(Data for review Opens)

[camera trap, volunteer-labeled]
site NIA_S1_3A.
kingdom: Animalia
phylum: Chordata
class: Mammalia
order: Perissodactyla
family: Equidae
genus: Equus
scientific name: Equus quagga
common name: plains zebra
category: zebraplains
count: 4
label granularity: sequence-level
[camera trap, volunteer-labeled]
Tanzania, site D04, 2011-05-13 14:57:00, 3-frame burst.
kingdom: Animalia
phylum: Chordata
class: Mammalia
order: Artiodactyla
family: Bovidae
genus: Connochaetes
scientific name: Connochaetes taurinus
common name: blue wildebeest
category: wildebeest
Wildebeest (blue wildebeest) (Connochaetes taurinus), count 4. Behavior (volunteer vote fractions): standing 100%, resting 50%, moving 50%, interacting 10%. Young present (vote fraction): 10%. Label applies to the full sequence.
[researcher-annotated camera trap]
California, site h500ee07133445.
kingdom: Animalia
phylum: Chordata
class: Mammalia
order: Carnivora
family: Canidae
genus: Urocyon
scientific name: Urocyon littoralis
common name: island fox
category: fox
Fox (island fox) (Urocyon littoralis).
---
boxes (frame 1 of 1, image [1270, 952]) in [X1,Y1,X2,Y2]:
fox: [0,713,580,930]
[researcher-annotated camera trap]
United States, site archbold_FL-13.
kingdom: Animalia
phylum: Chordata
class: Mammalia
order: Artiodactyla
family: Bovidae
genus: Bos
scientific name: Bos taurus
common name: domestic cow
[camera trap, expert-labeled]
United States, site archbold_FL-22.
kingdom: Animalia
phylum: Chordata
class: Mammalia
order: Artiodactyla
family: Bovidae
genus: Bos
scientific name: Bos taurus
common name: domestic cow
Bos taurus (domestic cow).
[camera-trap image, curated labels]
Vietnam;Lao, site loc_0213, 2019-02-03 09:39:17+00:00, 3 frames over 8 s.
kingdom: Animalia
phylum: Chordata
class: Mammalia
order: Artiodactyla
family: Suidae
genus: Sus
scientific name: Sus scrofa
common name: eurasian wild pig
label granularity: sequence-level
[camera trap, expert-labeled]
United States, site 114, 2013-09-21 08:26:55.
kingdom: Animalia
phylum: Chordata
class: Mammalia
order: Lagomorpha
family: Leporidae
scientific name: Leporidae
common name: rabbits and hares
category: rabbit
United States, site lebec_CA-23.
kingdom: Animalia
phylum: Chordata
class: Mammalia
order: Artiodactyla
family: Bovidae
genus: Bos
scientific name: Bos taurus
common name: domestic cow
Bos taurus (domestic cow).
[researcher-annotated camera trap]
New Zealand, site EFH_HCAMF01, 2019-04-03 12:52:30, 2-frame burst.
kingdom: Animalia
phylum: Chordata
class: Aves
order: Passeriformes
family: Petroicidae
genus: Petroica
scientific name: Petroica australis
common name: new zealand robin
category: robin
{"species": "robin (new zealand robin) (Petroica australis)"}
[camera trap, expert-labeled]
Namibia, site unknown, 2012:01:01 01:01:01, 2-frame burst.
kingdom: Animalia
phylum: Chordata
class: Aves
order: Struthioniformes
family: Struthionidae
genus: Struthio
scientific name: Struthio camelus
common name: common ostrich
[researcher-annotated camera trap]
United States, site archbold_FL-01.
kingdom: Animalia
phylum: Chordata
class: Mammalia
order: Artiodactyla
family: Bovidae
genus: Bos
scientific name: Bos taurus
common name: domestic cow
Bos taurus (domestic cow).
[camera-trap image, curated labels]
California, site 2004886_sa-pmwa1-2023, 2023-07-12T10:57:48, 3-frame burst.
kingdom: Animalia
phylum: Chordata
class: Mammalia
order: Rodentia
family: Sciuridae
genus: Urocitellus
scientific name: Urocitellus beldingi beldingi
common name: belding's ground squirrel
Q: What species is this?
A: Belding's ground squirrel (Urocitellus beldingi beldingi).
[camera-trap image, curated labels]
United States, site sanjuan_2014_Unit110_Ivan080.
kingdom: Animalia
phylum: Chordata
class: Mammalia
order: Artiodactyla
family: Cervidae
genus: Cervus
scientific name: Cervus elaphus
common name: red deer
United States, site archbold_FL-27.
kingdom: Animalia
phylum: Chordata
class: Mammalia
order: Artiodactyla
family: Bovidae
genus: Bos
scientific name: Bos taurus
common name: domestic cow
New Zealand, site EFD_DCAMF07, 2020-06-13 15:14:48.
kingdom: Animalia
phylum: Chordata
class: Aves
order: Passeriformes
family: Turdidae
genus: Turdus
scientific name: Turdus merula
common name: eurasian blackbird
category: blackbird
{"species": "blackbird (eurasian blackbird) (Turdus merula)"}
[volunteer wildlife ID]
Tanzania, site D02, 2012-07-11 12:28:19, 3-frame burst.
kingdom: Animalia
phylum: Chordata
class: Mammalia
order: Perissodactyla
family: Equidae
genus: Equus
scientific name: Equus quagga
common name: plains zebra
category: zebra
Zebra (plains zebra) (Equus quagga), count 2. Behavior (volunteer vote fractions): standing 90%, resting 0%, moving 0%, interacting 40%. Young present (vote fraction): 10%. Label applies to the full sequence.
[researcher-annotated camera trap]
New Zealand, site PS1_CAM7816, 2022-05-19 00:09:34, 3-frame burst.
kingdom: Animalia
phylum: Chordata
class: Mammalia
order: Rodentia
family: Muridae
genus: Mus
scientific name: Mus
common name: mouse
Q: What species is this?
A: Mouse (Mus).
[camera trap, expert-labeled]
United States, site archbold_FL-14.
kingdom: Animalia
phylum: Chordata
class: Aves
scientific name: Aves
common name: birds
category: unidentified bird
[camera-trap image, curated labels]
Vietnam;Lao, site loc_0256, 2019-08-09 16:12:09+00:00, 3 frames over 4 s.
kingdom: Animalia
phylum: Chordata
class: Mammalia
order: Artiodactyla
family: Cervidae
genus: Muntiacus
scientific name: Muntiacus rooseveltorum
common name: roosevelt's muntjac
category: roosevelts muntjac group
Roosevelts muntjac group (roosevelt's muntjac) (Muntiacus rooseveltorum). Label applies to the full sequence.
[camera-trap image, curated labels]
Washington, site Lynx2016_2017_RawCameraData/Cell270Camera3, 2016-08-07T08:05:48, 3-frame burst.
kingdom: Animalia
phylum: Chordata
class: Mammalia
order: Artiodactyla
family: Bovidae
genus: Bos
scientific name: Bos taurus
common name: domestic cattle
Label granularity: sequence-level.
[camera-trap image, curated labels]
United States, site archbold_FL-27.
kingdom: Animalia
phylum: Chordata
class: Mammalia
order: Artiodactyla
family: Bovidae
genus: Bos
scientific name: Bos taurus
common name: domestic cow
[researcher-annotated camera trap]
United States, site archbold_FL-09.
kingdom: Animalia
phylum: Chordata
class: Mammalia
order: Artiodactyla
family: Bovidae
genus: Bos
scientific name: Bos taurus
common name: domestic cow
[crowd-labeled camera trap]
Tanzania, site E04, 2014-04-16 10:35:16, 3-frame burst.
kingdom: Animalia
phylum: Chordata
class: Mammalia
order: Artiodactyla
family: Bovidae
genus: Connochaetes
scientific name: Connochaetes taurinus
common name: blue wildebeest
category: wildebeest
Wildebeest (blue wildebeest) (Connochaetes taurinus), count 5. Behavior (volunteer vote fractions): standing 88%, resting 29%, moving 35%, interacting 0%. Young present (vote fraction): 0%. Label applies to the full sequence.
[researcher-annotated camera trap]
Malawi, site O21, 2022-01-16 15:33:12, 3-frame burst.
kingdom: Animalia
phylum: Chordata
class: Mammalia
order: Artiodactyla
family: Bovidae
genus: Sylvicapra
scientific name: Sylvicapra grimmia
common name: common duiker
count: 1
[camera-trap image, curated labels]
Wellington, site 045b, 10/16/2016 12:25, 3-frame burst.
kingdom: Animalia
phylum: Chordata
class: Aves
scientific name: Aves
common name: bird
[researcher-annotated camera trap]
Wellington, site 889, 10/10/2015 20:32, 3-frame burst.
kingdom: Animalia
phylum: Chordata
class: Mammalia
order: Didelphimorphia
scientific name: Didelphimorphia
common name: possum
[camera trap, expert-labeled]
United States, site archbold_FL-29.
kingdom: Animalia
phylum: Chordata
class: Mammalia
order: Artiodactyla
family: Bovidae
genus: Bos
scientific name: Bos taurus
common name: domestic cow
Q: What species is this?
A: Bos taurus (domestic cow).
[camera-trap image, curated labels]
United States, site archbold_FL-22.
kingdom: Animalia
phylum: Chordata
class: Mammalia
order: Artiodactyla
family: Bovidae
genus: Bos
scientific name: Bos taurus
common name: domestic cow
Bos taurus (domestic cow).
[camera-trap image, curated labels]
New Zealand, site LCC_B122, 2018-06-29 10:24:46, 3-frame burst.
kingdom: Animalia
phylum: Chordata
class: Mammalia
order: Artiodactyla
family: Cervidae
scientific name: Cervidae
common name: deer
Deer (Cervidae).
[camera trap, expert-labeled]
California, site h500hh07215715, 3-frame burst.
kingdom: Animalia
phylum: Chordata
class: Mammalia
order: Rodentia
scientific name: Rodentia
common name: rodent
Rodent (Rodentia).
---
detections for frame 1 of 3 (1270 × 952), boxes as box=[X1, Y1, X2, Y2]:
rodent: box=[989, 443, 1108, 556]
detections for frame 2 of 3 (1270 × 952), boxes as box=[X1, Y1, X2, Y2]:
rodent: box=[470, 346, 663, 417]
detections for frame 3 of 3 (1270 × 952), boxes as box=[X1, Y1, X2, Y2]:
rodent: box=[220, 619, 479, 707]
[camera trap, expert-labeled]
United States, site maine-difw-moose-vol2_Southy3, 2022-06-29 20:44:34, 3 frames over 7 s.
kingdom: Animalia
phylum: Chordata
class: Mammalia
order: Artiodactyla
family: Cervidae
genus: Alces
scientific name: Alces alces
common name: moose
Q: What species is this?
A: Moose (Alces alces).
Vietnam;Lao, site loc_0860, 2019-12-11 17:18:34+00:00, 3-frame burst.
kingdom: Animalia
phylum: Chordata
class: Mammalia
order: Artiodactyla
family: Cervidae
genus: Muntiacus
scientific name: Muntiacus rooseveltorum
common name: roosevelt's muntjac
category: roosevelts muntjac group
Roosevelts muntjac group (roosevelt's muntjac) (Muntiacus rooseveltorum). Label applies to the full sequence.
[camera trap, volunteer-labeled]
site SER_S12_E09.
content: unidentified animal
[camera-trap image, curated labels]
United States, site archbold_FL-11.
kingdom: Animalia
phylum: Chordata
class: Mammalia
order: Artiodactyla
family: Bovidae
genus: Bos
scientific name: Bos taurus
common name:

(Data for review Closes)

▶ _What is expected_
Of all the entries above, retype exactly the lines from the line with "scientific name: Urocyon littoralis" to the line with "genus: Petroica", both included, and no others.

▶ _Answer to the exercise_
scientific name: Urocyon littoralis
common name: island fox
category: fox
Fox (island fox) (Urocyon littoralis).
---
boxes (frame 1 of 1, image [1270, 952]) in [X1,Y1,X2,Y2]:
fox: [0,713,580,930]
[researcher-annotated camera trap]
United States, site archbold_FL-13.
kingdom: Animalia
phylum: Chordata
class: Mammalia
order: Artiodactyla
family: Bovidae
genus: Bos
scientific name: Bos taurus
common name: domestic cow
[camera trap, expert-labeled]
United States, site archbold_FL-22.
kingdom: Animalia
phylum: Chordata
class: Mammalia
order: Artiodactyla
family: Bovidae
genus: Bos
scientific name: Bos taurus
common name: domestic cow
Bos taurus (domestic cow).
[camera-trap image, curated labels]
Vietnam;Lao, site loc_0213, 2019-02-03 09:39:17+00:00, 3 frames over 8 s.
kingdom: Animalia
phylum: Chordata
class: Mammalia
order: Artiodactyla
family: Suidae
genus: Sus
scientific name: Sus scrofa
common name: eurasian wild pig
label granularity: sequence-level
[camera trap, expert-labeled]
United States, site 114, 2013-09-21 08:26:55.
kingdom: Animalia
phylum: Chordata
class: Mammalia
order: Lagomorpha
family: Leporidae
scientific name: Leporidae
common name: rabbits and hares
category: rabbit
United States, site lebec_CA-23.
kingdom: Animalia
phylum: Chordata
class: Mammalia
order: Artiodactyla
family: Bovidae
genus: Bos
scientific name: Bos taurus
common name: domestic cow
Bos taurus (domestic cow).
[researcher-annotated camera trap]
New Zealand, site EFH_HCAMF01, 2019-04-03 12:52:30, 2-frame burst.
kingdom: Animalia
phylum: Chordata
class: Aves
order: Passeriformes
family: Petroicidae
genus: Petroica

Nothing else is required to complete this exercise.